This research has typically made a distinction between the characteristics of the article, the characteristics of the authors who have written it, their affiliation, and the characteristics of the journal in which the article has been published [15, 21, 23].

The influence of author characteristics on citation counts have been investigated in previous research. Research on articles in sociology [6] and astrophysics [2] finds that articles written by men are more cited than articles written by women. However, the citation count of articles in ecology suggests that gender does not influence citation counts in this particular field of research [12]. Research also suggests that articles with a first author from an English-speaking country receive significantly more citations than articles written by authors from non-English-speaking countries [12], even though both groups wrote in English.

Research looking at the influence of articles’ characteristics on citation counts has found a significant increase in citation rates with the number of authors [3, 4]. Also, articles that lead an issue, i.e. appear first, are generally more cited than articles appearing at the back of an issue [18]. Moreover, because there is more content to cite in long articles than in short articles, there is a tendency for longer articles to be cited more frequently [2, 11].

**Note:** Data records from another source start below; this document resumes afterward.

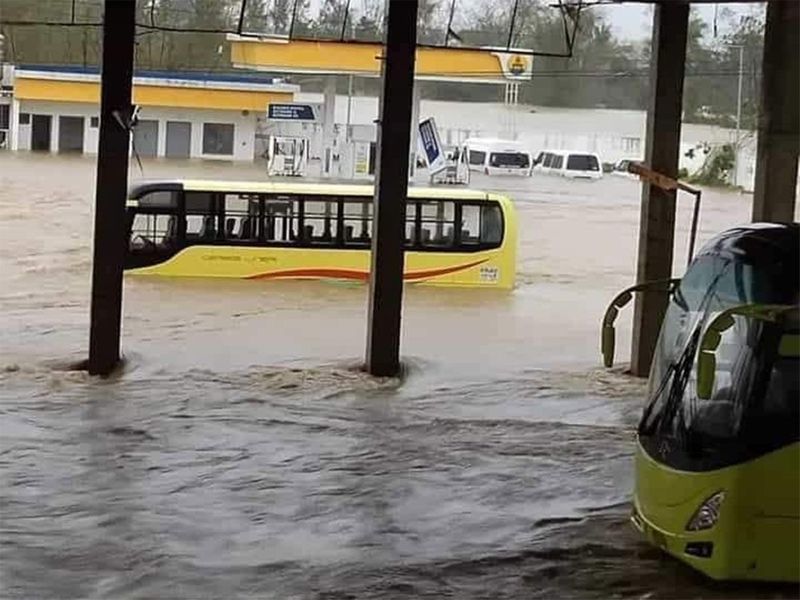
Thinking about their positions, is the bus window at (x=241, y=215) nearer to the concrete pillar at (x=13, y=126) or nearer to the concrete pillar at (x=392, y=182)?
the concrete pillar at (x=13, y=126)

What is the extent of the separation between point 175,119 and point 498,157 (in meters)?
5.19

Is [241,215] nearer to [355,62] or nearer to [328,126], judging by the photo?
[355,62]

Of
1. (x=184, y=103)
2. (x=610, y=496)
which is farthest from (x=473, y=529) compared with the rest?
(x=184, y=103)

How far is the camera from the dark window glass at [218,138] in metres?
20.5

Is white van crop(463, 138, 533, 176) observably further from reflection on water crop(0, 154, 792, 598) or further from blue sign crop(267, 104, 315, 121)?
reflection on water crop(0, 154, 792, 598)

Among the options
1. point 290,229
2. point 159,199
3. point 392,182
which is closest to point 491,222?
point 290,229

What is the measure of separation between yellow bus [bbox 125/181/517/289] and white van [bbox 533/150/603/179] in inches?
239

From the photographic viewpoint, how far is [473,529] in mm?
6828

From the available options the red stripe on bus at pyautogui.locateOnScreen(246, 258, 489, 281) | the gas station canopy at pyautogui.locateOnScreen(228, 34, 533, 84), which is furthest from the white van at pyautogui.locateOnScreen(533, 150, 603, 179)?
the red stripe on bus at pyautogui.locateOnScreen(246, 258, 489, 281)

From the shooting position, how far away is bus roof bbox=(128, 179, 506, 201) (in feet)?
53.7

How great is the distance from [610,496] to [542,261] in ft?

This brief review of research on the influence of different more or less extra-scientific variables on citation counts is drawn from studies of articles which have been published in several fields of research. However, to the best of our knowledge, no similar study has been conducted on articles published in transportation journals; leaving open ended the question whether a citation count is a valid measure of scientific merit in the research field of transportation.

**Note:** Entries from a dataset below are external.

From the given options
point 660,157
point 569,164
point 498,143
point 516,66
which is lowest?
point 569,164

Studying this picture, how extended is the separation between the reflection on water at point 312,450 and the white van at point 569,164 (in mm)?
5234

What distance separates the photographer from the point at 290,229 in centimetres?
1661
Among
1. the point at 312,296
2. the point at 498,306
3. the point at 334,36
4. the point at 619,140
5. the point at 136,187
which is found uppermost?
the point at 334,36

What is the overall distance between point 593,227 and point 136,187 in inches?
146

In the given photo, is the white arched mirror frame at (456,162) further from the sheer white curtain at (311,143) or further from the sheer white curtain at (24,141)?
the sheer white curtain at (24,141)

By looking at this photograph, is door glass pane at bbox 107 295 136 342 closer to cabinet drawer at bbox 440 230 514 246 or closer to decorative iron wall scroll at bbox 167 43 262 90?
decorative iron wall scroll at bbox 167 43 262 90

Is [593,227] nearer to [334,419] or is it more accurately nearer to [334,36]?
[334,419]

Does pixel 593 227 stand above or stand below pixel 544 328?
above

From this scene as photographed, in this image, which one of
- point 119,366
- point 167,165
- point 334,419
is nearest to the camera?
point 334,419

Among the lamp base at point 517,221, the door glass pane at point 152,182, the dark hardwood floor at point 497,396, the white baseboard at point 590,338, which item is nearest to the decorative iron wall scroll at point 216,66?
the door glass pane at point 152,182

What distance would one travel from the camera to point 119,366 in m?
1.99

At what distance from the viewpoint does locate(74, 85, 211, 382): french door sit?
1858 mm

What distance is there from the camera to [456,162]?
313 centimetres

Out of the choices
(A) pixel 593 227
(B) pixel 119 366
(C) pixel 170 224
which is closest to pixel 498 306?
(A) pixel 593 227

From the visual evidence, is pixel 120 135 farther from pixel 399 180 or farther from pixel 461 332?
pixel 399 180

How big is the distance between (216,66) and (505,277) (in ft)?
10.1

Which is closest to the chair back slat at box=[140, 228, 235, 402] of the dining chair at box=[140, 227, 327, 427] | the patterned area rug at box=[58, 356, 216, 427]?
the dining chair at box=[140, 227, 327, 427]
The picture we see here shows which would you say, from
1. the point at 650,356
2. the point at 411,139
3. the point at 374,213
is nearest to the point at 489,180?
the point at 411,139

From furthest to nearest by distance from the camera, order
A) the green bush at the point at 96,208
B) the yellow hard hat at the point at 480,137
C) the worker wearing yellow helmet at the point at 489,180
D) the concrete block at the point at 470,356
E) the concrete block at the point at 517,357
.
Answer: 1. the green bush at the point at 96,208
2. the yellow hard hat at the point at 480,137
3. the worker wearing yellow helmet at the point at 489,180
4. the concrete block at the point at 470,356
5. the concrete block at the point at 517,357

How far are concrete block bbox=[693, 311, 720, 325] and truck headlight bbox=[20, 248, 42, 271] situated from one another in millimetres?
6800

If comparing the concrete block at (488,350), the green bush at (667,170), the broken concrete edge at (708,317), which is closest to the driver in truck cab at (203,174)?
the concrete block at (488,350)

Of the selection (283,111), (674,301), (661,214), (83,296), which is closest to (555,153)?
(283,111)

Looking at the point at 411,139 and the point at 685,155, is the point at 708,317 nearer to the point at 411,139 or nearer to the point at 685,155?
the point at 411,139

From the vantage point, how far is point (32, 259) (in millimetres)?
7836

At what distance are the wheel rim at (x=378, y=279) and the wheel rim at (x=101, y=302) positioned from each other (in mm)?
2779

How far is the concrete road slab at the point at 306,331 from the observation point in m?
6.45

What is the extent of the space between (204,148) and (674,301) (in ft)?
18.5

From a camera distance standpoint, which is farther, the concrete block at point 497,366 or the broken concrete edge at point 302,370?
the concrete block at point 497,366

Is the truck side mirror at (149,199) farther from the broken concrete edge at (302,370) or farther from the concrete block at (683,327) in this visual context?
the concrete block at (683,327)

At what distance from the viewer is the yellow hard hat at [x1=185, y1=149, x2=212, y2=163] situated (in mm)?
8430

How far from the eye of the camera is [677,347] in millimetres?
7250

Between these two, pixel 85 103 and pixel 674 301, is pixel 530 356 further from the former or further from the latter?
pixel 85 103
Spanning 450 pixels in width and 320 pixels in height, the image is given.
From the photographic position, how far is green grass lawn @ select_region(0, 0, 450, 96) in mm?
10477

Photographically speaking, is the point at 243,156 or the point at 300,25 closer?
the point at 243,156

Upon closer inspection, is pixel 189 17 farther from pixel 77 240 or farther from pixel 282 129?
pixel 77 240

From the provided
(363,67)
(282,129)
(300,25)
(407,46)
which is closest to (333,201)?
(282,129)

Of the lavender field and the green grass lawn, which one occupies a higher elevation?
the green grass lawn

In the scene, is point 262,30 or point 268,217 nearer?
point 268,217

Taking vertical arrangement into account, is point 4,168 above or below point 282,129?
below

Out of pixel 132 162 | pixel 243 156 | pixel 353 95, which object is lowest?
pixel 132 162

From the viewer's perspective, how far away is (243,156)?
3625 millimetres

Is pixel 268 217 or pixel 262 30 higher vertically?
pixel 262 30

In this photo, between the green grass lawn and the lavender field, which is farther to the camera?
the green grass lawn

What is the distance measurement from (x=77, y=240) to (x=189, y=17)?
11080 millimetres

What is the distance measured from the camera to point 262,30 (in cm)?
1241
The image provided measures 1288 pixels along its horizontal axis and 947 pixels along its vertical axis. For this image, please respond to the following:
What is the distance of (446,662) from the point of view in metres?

Because unfair research evaluation can prove a major source of frustration in a scientific community and a potential threat to the scientific enterprise [17], this article aims to investigate the influence on article citation counts from attributes related to article characteristics and author characteristics, controlling for the journal and year in which the article was published. More specifically, the purpose is to assess whether different factors unrelated to scientific relevance and quality influence citation counts in transportation research. This can be useful in order to evaluate researchers and research departments in the field of transport.

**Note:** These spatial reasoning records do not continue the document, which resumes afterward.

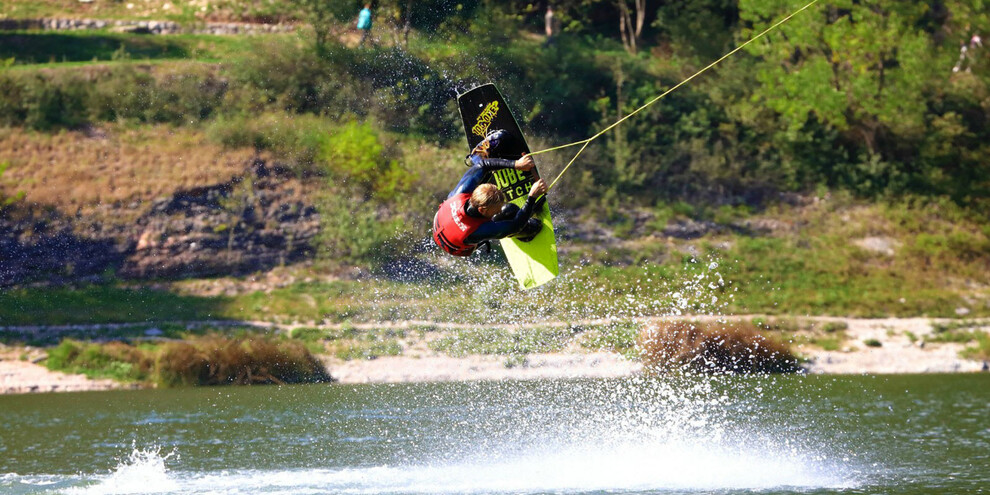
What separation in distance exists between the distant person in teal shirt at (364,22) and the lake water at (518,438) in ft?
37.3

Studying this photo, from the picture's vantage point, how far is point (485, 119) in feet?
40.8

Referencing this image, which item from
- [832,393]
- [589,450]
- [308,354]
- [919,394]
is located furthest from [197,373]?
[919,394]

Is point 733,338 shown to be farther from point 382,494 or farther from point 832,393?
point 382,494

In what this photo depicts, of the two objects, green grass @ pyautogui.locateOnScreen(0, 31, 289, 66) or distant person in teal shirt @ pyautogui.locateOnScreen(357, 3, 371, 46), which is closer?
distant person in teal shirt @ pyautogui.locateOnScreen(357, 3, 371, 46)

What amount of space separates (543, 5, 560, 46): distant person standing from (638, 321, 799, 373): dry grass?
40.3 ft

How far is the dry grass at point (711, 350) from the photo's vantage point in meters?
19.0

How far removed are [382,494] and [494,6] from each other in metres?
19.1

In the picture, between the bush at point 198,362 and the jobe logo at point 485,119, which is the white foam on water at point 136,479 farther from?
the bush at point 198,362

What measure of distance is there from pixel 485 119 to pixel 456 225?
210 centimetres

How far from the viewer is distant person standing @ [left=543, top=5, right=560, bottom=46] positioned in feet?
98.5

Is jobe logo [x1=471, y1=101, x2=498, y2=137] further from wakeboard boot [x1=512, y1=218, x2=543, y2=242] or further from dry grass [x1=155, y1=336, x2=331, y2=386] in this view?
dry grass [x1=155, y1=336, x2=331, y2=386]

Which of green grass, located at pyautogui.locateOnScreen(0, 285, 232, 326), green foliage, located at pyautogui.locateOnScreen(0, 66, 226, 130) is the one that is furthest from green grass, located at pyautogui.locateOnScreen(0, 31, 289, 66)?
green grass, located at pyautogui.locateOnScreen(0, 285, 232, 326)

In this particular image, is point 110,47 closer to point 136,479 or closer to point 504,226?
point 136,479

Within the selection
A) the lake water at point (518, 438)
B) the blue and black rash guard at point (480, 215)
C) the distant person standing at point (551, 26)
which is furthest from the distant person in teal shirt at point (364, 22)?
the blue and black rash guard at point (480, 215)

The remainder of this article is organised as follows. Section 2 describes the data sources and the variables applied in the study. Section 3 presents the model specification and the estimation results. Lessons to be learned from the findings are discussed in section 4. Lastly, in section 5, conclusions are drawn based on our findings.

2 The data and a priori assumptions

2.1 The data

The data used in this study are drawn from the following five transportation journals: Transportation (TR), Transportation Research Part A (PA), Transportation Research Part B (PB), Transportation Science (TS) and Journal of Transport Economics and Policy (JT). These are all internationally recognised peer reviewed journals published by Springer (TR), Elsevier (PA, PB), The Institute for Operations Research and the Management Sciences (TS) and the University of Bath (JT).

We use data from Scopus, the world’s largest abstract and citation database of peer-reviewed literature (www.scopus.com), on all the articles published in the five above-mentioned journals from January 1st 2000 to December 31st 2004; i.e. over a 5-year period. This particular time period was chosen because it allows sufficient time for articles to reveal their merit. The dataset includes 783 articles which have in total been cited 21.987 times by December 27th 2012. This means 28.1 citations per article. Table 1 shows the relevant data for each of the five journals.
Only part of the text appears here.